In People v. Taylor (1967), 36 Ill.2d 483, 224 N.E.2d 266, our supreme court recognized that although failure to request an instruction is frequently treated under the waiver rule, such failure often removes the onus of error entirely. The court there reasoned that the absence of a particular instruction may well work to the benefit of the accused, and so a defendant cannot allege error where no such instruction was requested. (36 Ill.2d 483, 490-91, 224 N.E.2d 266.) In this case, a guilty verdict was returned and one of the jurors disavowed the verdict. From the defendants' perspective, the potential benefits of directing redeliberation were clear. Having voluntarily accepted the benefits of the procedure, we cannot condone this allegation of error based on the result. At the very least, defendants expressly waived this issue.

• 7 We also agree with the State that the trial court did not abuse its discretion in this matter. The purpose for polling jurors is to inform the trial court of a disagreement, mistake, or need for reconsideration; if a juror expresses dissent, the trial court may direct further deliberations or may discharge the jury. (People v. Kellogg (1979), 77 Ill.2d 524, 528-29, 397 N.E.2d 835.) Defendants' argument here assumes a disagreement and coercion, whereas the trial court noted at the prosecutor's instance that there was no such indication. Mistake or need for reconsideration are equally plausible explanations. In any event, the remedy chosen by the trial judge was proper, and the second polling indicated the jurors' unequivocal assent to their verdicts.

• 8 Next, McKinnie contends that the prosecutor's improper comment in closing argument deprived him of a fair trial. He argues that the assistant State's Attorney vouched for the credibility of the State's witnesses. The State argues that the comments were waived, proper or harmless. Because defendant failed to object contemporaneously to the comments, and because he failed to specify such comments in his post-trial motion, we consider any error to have been waived. See People v. Carlson (1980), 79 Ill.2d 564, 576-78, 404 N.E.2d 233.
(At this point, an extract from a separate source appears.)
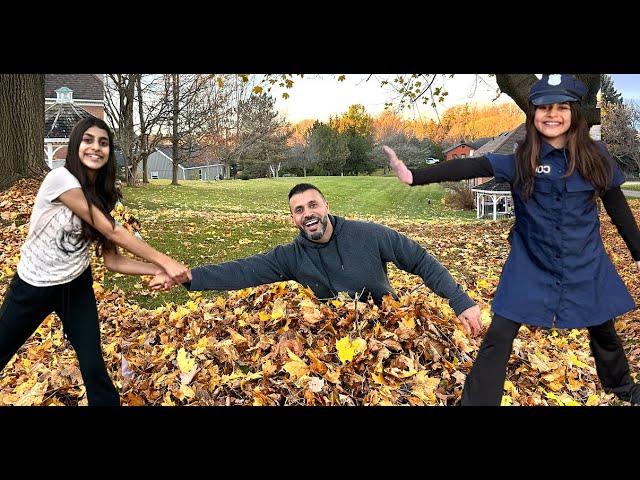 Police officer Sally and Deema teach Safety Rules with Dad stories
• 9 In addition, improper comment is not reversible error unless it results in substantial prejudice to the accused. (People v. Baptist (1979), 76 Ill.2d 19, 28-29, 389 N.E.2d 1200.) A remark which pledges the prosecutor's personal or professional reputation for the credibility of a witness is improper. (People v. Bitakis (1972), 8 Ill. App.3d 103, 106-07, 289 N.E.2d 256.) We reject the State's argument that the prosecutor's remarks were invited by defense comment that police officers might lie, and we believe that the prosecutor's allusion to the "hardest thing about [his] job" and his "resentment" of the possibility that "his witnesses" might lie tended to inject the prosecutor's personal and professional ethos into the credibility determination. However, the prosecutor's remarks in question, while improper, did not amount to reversible error. The offending comments were directed at bolstering the police officers' testimony, but that testimony was incidental on the question of guilt. In view of the strong eyewitness and circumstantial evidence in this case, we believe the jury's verdict could not have been otherwise. We conclude that the error was harmless.

• 10 Finally, McKinnie contends that his conviction of three offenses violated the one-act one-crime principle. Our supreme court's opinion in People v. Butler (1976), 64 Ill.2d 485, 356 N.E.2d 330, disposes of defendant's contention. In that case, two victims were simultaneously robbed by two perpetrators. The court held that the crime of robbery was personal to the victim, and both defendants could properly be convicted and sentenced for both robberies. People v. Butler (1964), 64 Ill.2d 485, 488-89, 356 N.E.2d 330; accord, People v. Prim (1972), 53 Ill.2d 62, 289 N.E.2d 601, cert. denied (1973), 412 U.S. 918, 37 L.Ed.2d 144, 93 S.Ct. 2731.) Here, defendants were separately convicted of the robberies of Helen Zajac, Nancy Fitzpatrick and Marian Harter, and their concurrent sentences shall stand.

For the foregoing reasons, the judgments of the trial court are affirmed.


MEJDA, P.J., and SULLIVAN, J. *fn1 concur.